Lubamba Lombe, professeur de sciences politiques à l'université de Bukavu (Est de la RDC), abonde dans le même sens. Pour lui, "le Rwanda cherche, à travers ces opérations, à obtenir le feu vert de l'Union africaine pour intervenir contre les rebelles hutus protégés par le régime également hutu du Burundi et qui représente un grand danger pour le régime de Kagame et l’ethnie minoritaire tutsi", a déclaré à Anadolu, Lubamba Lombe.
A terme, poursuit l'expert congolais, Kagame poursuit "l’installation d’un régime tutsi au Burundi"
Filip Reyntjens, professeur de droit constitutionnel à l'Université d'Anvers en Belgique, et spécialiste de l'Afrique des Grands Lacs, situait également, dans une précédente interview avec Anadolu, l'origine profonde du différend dans "ce qui est perçu par Kigali comme un anti-modèle burundais", fondé, dès les années 2000, sur une reconnaissance de l'ethnicité, dont la gouvernance rwandaise tutsi craint l'influence.
"Les relations cordiales observées un moment n'ont jamais été tout à fait honnêtes, en réalité. Il m'était arrivé d'entendre, bien avant ces événements, des officiels burundais s'exprimer de façon négative sur le compte du régime rwandais et, de son côté, le Rwanda a toujours vu d'un mauvais oeil l'anti-modèle burundais", a-t-il déclaré.
Selon l'universitaire belge, la genèse de ce qui est considéré par Kigali comme un "anti-modèle", puise ses sources dans les Accords d'Arusha qui ont préparé la fin de la guerre civile burundaise (1993-2006). Un système de quota ethnique institutionnalisé entre hutus et tutsis avait alors été établi au Burundi. "Un système de reconnaissance de l'ethnicité très performant en termes de pacification ethnique", commente Reyntjens.

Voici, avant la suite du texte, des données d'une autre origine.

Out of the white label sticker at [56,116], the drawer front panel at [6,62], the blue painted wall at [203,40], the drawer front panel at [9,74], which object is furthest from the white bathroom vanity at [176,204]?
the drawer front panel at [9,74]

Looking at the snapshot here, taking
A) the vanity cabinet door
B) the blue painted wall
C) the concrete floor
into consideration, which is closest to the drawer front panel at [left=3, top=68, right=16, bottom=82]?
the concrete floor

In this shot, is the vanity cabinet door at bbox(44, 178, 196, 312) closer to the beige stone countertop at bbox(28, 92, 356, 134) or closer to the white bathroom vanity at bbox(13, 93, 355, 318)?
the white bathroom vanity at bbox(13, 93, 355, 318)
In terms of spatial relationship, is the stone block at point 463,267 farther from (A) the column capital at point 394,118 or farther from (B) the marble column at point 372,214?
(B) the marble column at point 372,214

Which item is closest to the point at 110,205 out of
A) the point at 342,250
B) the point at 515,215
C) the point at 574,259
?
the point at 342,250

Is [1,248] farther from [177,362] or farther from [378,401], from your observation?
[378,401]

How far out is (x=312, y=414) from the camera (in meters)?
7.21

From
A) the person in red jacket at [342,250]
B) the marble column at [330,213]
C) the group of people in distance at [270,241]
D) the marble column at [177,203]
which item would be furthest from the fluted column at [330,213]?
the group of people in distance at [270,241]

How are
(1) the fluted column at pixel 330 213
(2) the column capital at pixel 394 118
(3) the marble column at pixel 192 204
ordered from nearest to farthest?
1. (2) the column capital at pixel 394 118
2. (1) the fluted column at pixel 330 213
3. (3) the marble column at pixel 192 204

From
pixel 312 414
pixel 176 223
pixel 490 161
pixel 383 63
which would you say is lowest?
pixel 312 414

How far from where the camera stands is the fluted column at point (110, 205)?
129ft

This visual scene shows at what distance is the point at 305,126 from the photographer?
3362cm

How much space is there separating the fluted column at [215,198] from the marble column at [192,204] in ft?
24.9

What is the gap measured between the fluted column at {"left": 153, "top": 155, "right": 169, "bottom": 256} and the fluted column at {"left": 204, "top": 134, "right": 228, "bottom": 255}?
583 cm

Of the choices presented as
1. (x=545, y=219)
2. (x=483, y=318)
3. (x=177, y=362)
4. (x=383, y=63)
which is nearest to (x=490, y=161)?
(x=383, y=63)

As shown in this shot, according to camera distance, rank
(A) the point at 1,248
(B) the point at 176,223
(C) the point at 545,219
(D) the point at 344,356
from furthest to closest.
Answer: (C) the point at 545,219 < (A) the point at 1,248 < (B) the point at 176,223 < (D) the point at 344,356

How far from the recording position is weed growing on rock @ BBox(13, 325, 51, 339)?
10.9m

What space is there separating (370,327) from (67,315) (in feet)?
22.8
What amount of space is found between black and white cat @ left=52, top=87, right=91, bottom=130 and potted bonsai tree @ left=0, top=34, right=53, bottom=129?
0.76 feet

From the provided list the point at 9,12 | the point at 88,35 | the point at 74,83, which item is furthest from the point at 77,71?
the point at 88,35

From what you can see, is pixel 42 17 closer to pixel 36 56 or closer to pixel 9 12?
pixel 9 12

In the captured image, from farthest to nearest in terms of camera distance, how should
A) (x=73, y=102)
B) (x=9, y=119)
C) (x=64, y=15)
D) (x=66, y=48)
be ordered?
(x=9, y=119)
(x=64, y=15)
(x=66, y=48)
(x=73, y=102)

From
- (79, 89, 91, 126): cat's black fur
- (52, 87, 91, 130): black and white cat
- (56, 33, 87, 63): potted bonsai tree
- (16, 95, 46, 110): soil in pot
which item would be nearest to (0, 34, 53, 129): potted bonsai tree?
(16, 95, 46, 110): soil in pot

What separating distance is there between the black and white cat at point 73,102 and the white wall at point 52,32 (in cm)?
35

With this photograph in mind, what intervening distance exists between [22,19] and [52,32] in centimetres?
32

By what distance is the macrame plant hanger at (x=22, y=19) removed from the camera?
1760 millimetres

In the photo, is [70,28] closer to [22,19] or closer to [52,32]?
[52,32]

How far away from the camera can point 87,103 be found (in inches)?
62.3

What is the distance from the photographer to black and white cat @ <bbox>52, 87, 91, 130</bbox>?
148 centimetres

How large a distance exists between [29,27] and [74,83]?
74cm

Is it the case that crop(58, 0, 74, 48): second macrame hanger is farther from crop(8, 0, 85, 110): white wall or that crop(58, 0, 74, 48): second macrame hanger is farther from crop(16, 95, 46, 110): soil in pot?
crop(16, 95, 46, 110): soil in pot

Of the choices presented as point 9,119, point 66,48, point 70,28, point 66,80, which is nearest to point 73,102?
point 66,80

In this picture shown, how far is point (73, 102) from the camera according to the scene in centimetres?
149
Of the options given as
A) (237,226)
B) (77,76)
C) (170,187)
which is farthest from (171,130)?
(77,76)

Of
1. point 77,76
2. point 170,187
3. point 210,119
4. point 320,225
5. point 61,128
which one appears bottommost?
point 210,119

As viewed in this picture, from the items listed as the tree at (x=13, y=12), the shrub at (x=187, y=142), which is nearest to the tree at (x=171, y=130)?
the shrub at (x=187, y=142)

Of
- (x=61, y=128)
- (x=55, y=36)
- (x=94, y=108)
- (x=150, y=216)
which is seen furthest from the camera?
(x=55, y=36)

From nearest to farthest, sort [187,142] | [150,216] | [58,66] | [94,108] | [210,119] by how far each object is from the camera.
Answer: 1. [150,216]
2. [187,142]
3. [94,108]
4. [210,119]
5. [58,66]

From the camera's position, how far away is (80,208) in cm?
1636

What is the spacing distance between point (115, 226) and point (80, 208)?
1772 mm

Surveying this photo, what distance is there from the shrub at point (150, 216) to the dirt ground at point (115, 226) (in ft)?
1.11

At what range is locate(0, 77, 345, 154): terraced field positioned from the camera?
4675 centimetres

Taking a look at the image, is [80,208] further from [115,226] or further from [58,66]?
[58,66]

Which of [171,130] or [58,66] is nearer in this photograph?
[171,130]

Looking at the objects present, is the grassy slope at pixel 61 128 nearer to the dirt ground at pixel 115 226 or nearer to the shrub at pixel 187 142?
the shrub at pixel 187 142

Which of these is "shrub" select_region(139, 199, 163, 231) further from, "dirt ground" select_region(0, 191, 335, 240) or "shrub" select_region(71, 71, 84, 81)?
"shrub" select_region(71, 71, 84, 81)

La poudrière des Grands Lacs africains:
Jusqu'où ira la crise entre les deux pays de cette région considérée comme une véritable poudrière ? Le scénario de la propagation de la crise avait été évoqué, à demi-mot, par le président rwandais, sous la forme d'une mise en garde: "Le Burundi cherche des causes externes à ses problèmes. Il devrait plutôt chercher des solutions au lieu d'accuser les autres", a déclaré Kagame dans un point de presse à Kigali, il y a quelques mois.
"Cette crise risque de plonger la région des Grands Lacs dans un tourment économique et sécuritaire. La plus grande victime ne sera que la RDC qui partage ses frontières avec le Rwanda et le Burundi, en servant, encore une fois, de base arrière pour de nouveaux exilés du Rwanda et du Burundi" s'alarme le professeur Lubamba Lombe.
Ces craintes, partagées par nombre d'experts, renvoient au scénario des différentes guerres qu'a connues la région, notamment la deuxième guerre du Congo (1998-2003), qualifiée de "première guerre mondiale africaine" en ce qu'elle avait impliqué neuf pays africains et une trentaine de groupes armés.
Aujourd'hui, des observateurs relèvent quelques axes stratégiques qui se dessinent, quoique timidement, mais qui pourraient constituer les ingrédient d'une nouvelle crise régionale.
"Il y a l'axe Burundi -Tanzanie, ce dernier pays regorgeant également de réfugiés hutus. De l'autre côté, on identifie l'axe Rwanda-Ouganda, qui s'est dessiné à la faveur d'une forte coopération économique entre ces deux pays", selon l'universitaire congolais Lombe.
Pour Ben Yaïche, en revanche, seul l'accroissement des provocations de part et d'autre pourra poser "un risque réel pour la région", même s'il considère, a priori, que ces tensions ne vont pas atteindre le stade de la conflagration.
"La région est très fragile, mais elle reste sous surveillance grâce à la présence des Nations unies dans ces pays. Les acteurs eux-mêmes connaissent leurs propres limites", tempère-il.